** Opening PASSAGE SHOWN block **

Near the back door of Mark Herschler’s Northampton house and studio sits a group of boulders. “I think there might be Native American spirits in there,” Herschler says with a smile. “I think it’s helping with the recording.”
Sitting inside, we can hear a commotion from other current residents of the large Laurel Park house, mostly from the basement studio. “I’m hoping to repeat the Home for Wayward Musicians idea, like I did in Europe,” he tells me.
He’s referring to the years in the ’90s when he and other musicians from New England and elsewhere came up with a clever way to live and work long-term on the rivers of Europe. “We bought houseboats in Holland, because they were so cheap there. We lived for free for eight years!”
The houseboats became a shelter point for many a wandering musician, and Herschler and company did their share of wandering, too, playing mostly in France, Germany, and Switzerland. The loosely formed group was dubbed the Lost Wandering Blues and Jazz Band, and among the musicians who spent time with the wanderers, Herschler explains, were Joan Osborne, and, for a long time, Madeleine Peyroux. The band performed mostly material from the 1920s and ’30s, musical ground that still influences Herschler’s playing and writing.
After his time in Europe, Herschler remained active musically, and lived in the Valley and upstate New York. Among his projects was Broque, a duo with then-Valley resident Gideon Freudmann, a cellist. The duo played primarily the music of Bach, and that brand of classical playing is often evident in Herschler’s guitar work, too.
Herschler wasn’t sure what was coming next, but opportunity came knocking a few years ago in the form of John Cruz, a Valley-related success story who once played in The Herschler Brothers with Mark and brother Matt Herschler as well as the Martha’s Vineyard-based Entrain. Cruz attended UMass Amherst in the ’80s, and even now frequents the Valley. But after a dozen-year East Coast stint, Cruz returned to live in Hawaii. There he became a prominent musician — his song “Island Style” became a long-term hit, and in 2006, he was the subject of a documentary called Made of Music.
It turned out that the late 2000s were a slow time for both musicians. “I think it was five years ago,” Cruz says, “Mark was going through a serious drought in the songwriting department. Me also.”
Cruz took matters into his own hands. “He found me living in the sticks in upstate New York,” Herschler says.
“One winter I just came up, with the purpose of snapping both of us out of this thing,” Cruz says. “We worked for seven days straight, but nothing was happening. But then, the morning of the last day, that changed.”
The seven days, Cruz says, produced around six songs. The collaboration between the two has continued with a vengeance ever since.
“I think I sort of found intuition with him,” Herschler says. In the liner notes to his new album Don’t Let Go, he puts it this way, offering thanks to Cruz for “showing up at my doorstep in the middle of Bum-funk, N.Y. to help heal my broken mind and get me back into songwriting.”
Now Cruz and Herschler work together often, and their common ground is usually Herschler’s basement, the recording studio he’s dubbed Lil Shack. Cruz is not soft-spoken in his praise for Herschler’s musical talent. That talent, Cruz says, is distinguished by “his passion. It’s also informed by a broad range of musical styles and an expertise in a few styles that I don’t have much history with. I love that, and I get that through him.”

** Closing PASSAGE SHOWN block **

■ JOB 1 ■
Decide whether each statement agrees with the article on Mark Herschler, and support each yes or no with the deciding words from the article, quoted precisely. (a) Herschler and other musicians lived on houseboats in Holland for eight years. (b) The duo Broque played mainly jazz from the 1920s and 1930s. (c) Cruz's seven-day winter visit to upstate New York produced around six songs.
■ JOB 2 ■
According to the article on Mark Herschler, what name has he given the recording studio in his basement?
■ JOB 3 ■
Write the next few paragraphs of the article on Mark Herschler, picking up after its final sentence.
The material after this point is separate from the article on Mark Herschler.

** Opening DATA SHOWN block **

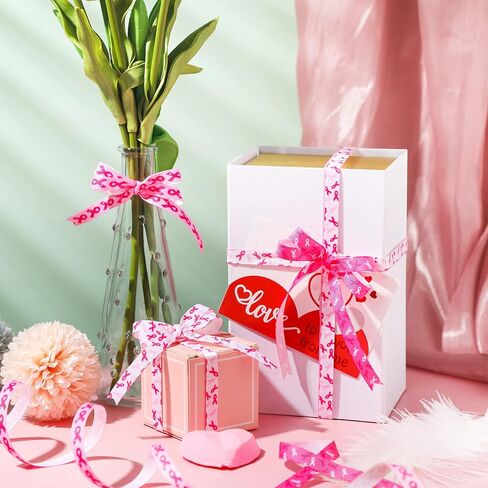 3 لفة 3/8 بوصة الشريط التوعية بسرطان الثدي 60 ياردة Grosgrain الشريط الحرفي الوردي للهدايا DIY هدايا التغليف ، أبيض ، وردي ، وردة الوردي in Kuwait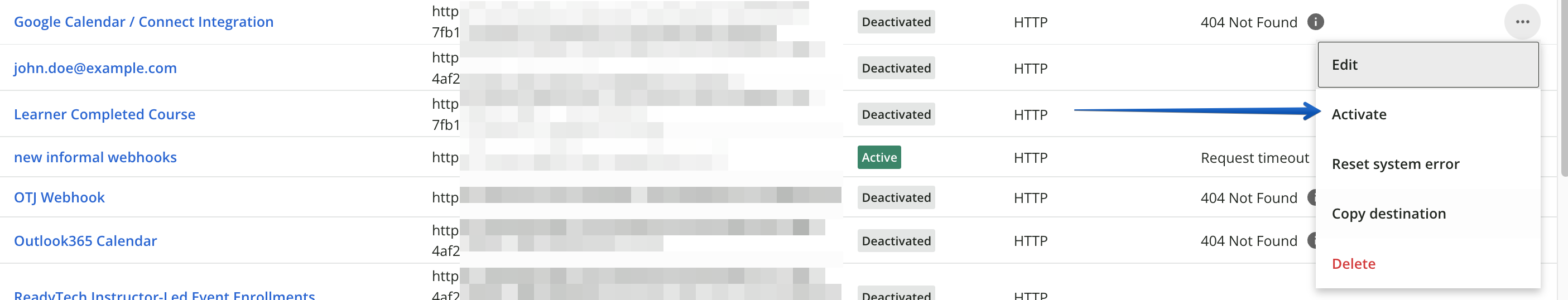Activating the updated webhook.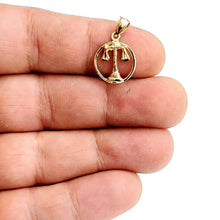 Load image into Gallery viewer, New 14k yellow Gold tiny libra zodiac sign round Pendant charm fine jewelry 1.2g
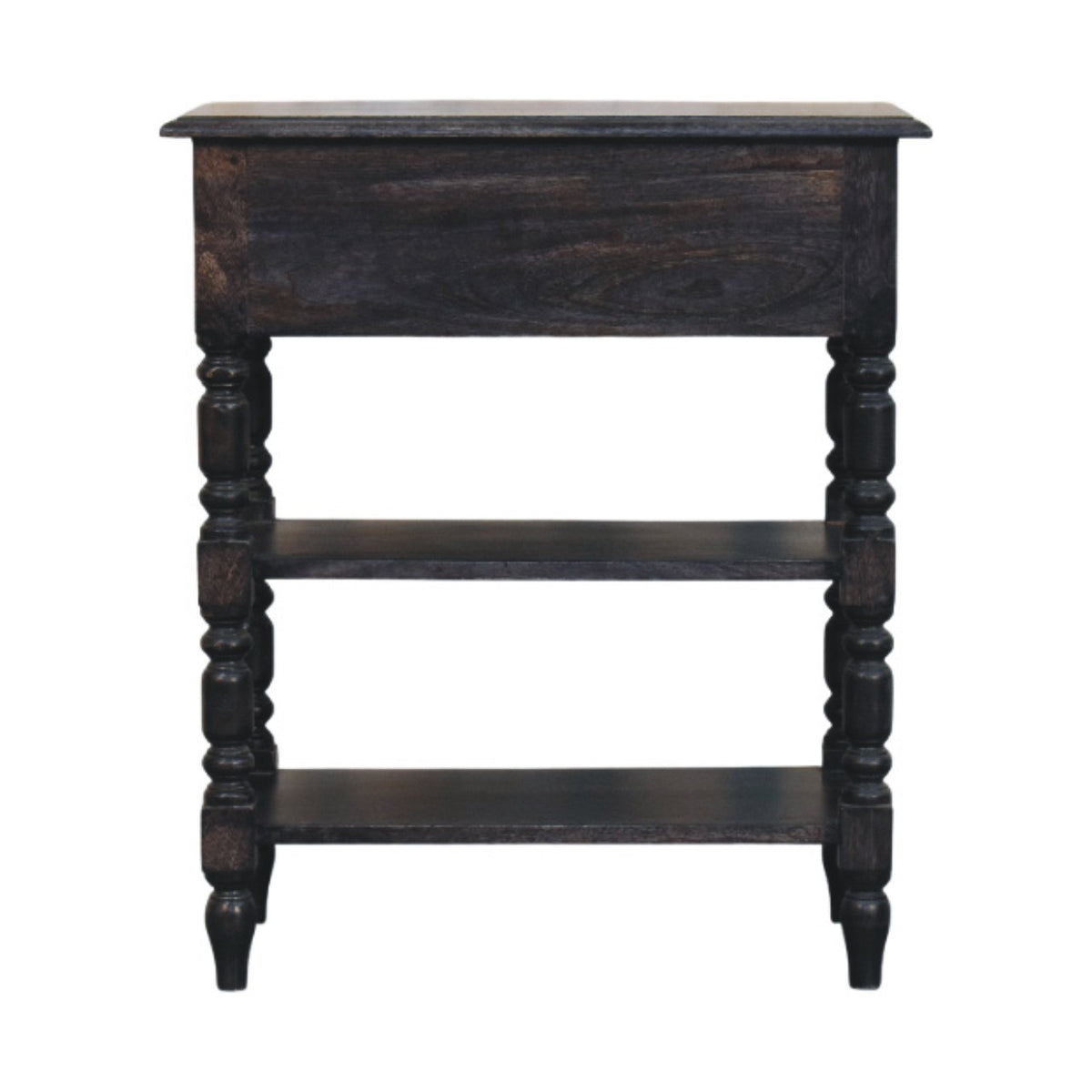 Heritage Turned-Leg Side Table Accent Piece | Brass Solid Mango Wood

** Closing DATA SHOWN block **

■ REPLY 1 ■
(a) Yes: "We bought houseboats in Holland, because they were so cheap there. We lived for free for eight years!"
(b) No: "The duo played primarily the music of Bach"
(c) Yes: "The seven days, Cruz says, produced around six songs."

■ REPLY 2 ■
Lil Shack.

■ REPLY 3 ■
Prominent among the styles Herschler has expertise in are classical and flamenco (something that’s evident as well through Herschler’s choice of a nylon-string guitar, an unusual one in most every other style). “He’s managed to take techniques from both [classical and flamenco] and fuse them into his playing, as well as blues, pop, and rock, and bring it into a place where they just collide in a beautifiul way,” Cruz says.
On Aug. 1, Cruz and Herschler bring their powerful collaboration to the stage at the Academy of Music in Northampton, playing solo and together. Both musicians have been working on new albums, and the Academy gig will largely be in celebration of Herschler’s now-complete album.
The material on Don’t Let Go is but the tip of the iceberg — largely with Cruz’ encouragement and sometimes in direct collaboration, Herschler has produced a boatload of tunes in an effort to get on the map as a songwriter, whether he’s performing those songs or putting them in others’ hands. One of those collaborative tunes, “Little Bit of Love,” ended up as a duo performance by Jack Johnson and Cruz.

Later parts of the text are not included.